↓

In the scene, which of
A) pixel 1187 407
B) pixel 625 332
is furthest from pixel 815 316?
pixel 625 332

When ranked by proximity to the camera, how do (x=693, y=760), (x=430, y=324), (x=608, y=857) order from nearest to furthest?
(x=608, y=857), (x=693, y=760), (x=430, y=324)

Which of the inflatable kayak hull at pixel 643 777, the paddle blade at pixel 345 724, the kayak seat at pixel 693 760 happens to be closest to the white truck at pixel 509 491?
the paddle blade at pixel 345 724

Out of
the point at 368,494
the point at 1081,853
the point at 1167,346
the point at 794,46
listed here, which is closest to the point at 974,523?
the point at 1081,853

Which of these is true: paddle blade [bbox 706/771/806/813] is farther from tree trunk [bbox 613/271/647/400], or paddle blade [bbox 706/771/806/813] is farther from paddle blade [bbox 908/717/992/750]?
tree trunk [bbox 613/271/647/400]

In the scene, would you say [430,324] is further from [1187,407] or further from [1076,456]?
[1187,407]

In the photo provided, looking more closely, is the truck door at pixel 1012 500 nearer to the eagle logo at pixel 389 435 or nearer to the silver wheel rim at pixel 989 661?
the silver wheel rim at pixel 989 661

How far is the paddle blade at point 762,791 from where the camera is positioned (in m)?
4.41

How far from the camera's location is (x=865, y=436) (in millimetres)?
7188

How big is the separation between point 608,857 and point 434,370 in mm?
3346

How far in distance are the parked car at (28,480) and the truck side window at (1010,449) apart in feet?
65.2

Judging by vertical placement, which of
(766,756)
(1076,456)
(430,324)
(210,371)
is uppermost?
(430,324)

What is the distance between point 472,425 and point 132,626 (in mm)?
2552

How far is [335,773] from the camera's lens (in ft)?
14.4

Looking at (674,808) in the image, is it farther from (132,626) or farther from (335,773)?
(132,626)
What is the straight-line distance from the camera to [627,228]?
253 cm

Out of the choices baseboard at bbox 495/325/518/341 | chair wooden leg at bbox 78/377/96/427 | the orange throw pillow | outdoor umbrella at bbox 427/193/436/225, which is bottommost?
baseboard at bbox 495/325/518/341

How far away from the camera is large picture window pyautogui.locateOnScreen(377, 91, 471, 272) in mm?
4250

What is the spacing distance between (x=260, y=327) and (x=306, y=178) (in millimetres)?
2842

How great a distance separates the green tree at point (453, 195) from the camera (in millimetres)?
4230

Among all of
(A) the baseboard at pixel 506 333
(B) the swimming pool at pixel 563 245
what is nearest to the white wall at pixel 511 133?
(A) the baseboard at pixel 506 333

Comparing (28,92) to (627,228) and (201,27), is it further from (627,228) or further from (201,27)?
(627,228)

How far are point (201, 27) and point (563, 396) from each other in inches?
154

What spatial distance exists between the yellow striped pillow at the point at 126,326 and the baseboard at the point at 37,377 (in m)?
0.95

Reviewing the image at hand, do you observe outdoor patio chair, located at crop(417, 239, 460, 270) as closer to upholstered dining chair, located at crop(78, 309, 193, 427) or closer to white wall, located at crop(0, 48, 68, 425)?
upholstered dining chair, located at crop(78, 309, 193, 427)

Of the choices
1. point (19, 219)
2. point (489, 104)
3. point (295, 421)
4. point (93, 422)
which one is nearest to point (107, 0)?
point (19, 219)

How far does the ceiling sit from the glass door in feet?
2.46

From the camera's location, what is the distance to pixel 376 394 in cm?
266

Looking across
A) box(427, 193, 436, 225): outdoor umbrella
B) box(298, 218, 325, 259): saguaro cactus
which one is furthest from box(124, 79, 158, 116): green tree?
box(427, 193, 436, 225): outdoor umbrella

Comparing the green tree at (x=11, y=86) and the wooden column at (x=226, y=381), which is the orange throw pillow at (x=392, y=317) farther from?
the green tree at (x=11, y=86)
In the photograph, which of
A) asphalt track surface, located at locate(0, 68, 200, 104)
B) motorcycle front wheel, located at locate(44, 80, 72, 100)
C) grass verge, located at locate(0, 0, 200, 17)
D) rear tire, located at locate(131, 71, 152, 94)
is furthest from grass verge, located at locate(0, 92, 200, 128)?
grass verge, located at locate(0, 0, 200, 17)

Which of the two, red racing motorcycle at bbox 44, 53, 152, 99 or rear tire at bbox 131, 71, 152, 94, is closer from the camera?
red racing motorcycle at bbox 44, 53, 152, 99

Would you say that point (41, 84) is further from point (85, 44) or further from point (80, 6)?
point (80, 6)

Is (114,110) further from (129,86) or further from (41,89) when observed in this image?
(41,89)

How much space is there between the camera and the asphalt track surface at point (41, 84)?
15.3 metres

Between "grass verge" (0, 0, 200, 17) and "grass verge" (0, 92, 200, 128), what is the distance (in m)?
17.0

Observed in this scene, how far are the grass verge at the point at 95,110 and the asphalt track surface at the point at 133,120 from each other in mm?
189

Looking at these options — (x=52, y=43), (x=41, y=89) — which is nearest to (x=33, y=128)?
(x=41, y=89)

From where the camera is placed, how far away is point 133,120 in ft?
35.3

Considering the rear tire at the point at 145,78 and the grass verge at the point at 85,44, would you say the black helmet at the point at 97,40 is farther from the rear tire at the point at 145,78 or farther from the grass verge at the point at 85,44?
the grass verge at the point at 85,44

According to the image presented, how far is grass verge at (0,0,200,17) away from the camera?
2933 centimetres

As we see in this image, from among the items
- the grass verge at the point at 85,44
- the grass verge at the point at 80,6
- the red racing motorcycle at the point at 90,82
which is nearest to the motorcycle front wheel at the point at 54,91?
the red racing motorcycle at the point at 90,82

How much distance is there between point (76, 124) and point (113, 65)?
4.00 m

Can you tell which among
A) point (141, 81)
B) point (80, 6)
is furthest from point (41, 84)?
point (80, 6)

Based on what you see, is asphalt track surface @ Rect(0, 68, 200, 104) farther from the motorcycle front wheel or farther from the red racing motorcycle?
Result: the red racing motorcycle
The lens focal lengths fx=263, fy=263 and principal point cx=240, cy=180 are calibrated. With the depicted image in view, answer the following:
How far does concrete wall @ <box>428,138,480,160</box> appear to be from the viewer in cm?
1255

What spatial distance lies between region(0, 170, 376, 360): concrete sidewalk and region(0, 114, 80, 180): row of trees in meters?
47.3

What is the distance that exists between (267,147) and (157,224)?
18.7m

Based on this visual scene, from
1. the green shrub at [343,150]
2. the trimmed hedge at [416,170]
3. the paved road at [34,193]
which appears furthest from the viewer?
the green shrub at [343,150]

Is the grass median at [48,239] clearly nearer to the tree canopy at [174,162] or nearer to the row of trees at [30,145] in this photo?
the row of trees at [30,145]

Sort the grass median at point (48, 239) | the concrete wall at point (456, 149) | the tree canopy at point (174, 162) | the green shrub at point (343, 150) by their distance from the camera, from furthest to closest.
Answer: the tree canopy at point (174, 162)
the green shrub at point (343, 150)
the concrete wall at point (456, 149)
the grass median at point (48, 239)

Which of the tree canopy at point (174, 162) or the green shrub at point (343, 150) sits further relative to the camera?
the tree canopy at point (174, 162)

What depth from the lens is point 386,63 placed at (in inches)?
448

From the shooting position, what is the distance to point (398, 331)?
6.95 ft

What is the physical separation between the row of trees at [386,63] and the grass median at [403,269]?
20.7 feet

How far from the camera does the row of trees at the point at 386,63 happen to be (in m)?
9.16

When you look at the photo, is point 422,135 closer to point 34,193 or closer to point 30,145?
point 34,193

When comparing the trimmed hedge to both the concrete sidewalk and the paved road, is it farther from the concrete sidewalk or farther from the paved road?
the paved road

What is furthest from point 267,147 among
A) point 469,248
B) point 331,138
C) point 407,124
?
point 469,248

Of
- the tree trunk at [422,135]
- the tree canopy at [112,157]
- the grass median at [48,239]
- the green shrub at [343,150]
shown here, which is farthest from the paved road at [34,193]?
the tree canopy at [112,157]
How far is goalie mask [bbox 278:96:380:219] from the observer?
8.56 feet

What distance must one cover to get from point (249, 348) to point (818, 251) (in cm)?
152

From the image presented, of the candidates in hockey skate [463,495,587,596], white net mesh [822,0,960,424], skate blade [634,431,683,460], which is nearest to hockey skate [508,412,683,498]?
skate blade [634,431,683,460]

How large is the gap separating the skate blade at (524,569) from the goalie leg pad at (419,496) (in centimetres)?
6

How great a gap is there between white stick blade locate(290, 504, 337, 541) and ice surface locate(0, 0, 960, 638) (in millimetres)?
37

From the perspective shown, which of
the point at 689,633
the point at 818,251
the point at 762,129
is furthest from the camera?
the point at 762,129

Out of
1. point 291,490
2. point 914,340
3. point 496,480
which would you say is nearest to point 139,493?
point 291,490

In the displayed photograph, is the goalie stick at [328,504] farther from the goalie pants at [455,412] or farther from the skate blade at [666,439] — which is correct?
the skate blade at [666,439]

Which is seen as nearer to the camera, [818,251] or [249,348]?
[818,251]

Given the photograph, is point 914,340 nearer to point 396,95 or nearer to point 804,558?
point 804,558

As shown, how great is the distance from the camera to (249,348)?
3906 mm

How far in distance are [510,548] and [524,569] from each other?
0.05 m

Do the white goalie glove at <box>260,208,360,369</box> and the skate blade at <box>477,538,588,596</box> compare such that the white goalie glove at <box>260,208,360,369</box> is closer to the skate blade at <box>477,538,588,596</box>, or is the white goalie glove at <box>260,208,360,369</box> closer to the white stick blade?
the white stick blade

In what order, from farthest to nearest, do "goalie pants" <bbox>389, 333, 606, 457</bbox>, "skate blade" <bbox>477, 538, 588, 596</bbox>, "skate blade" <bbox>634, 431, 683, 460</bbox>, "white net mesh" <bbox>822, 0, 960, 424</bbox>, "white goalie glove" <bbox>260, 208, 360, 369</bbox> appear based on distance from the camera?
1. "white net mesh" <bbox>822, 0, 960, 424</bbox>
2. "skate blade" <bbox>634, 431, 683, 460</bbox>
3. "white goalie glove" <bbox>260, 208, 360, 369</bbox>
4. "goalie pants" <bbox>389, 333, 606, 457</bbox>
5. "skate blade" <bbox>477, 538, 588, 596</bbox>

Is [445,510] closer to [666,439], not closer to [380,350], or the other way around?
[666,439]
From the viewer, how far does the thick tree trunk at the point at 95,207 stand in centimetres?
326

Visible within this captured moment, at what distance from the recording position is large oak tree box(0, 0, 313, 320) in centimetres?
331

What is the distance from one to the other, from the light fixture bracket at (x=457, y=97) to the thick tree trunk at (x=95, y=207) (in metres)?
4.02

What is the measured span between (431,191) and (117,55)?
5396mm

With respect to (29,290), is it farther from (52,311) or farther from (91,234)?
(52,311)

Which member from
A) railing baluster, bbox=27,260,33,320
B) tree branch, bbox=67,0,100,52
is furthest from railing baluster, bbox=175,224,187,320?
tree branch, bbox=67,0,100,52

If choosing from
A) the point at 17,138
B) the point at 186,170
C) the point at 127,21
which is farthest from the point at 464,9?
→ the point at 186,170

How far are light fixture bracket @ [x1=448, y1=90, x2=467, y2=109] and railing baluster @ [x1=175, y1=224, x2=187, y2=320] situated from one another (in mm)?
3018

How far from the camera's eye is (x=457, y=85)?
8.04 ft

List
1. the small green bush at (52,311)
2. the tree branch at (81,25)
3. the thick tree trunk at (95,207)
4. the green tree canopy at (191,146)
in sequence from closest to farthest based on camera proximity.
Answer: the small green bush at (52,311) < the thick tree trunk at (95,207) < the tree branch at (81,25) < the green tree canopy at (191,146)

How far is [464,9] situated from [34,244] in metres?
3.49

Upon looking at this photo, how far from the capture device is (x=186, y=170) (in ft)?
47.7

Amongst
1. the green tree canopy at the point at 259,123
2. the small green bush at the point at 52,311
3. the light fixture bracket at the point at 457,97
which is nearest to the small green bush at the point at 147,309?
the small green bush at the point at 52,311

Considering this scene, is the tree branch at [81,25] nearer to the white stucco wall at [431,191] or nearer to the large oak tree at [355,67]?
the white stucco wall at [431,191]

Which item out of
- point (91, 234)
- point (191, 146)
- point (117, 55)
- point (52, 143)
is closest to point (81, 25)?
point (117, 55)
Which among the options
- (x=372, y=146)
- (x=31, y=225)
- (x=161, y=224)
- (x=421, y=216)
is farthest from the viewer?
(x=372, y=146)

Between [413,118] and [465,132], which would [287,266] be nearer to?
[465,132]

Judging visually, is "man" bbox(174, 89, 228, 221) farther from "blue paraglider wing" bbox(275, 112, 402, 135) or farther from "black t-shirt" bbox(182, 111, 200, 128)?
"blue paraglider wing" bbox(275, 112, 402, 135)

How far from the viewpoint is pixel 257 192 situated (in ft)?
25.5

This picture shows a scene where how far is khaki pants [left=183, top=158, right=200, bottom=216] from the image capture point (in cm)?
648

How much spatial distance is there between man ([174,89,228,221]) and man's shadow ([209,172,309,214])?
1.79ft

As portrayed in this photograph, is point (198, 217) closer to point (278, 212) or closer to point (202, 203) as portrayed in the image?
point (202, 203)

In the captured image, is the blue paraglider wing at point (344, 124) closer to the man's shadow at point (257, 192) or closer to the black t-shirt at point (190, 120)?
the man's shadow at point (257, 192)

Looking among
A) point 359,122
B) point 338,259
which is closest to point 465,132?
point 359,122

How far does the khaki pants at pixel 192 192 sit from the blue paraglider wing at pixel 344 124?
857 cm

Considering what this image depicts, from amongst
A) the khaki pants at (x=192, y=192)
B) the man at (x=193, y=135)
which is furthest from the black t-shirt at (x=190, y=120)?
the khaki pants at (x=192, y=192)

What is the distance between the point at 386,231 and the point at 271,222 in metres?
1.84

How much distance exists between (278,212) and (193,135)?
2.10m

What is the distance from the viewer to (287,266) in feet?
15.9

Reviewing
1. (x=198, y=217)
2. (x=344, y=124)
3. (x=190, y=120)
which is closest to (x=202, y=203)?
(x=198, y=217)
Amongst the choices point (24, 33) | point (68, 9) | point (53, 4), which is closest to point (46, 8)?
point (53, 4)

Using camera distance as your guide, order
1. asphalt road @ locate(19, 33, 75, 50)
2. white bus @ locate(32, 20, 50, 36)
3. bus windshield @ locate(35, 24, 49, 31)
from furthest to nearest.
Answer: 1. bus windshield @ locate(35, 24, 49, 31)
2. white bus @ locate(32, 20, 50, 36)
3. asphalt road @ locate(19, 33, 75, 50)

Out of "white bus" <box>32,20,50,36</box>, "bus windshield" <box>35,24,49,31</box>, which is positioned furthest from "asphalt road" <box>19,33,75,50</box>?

↑

**Request**
Edit the entries from the line with "Can you tell which among" up to and including the line with "Result: the red racing motorcycle", changing "asphalt track surface" to "paved track surface" and keeping everything else the same. Give back only those lines.

**Result for this task**
Can you tell which among
A) point (141, 81)
B) point (80, 6)
is furthest from point (41, 84)?
point (80, 6)

Based on what you see, is paved track surface @ Rect(0, 68, 200, 104) farther from the motorcycle front wheel or farther from the red racing motorcycle?
Result: the red racing motorcycle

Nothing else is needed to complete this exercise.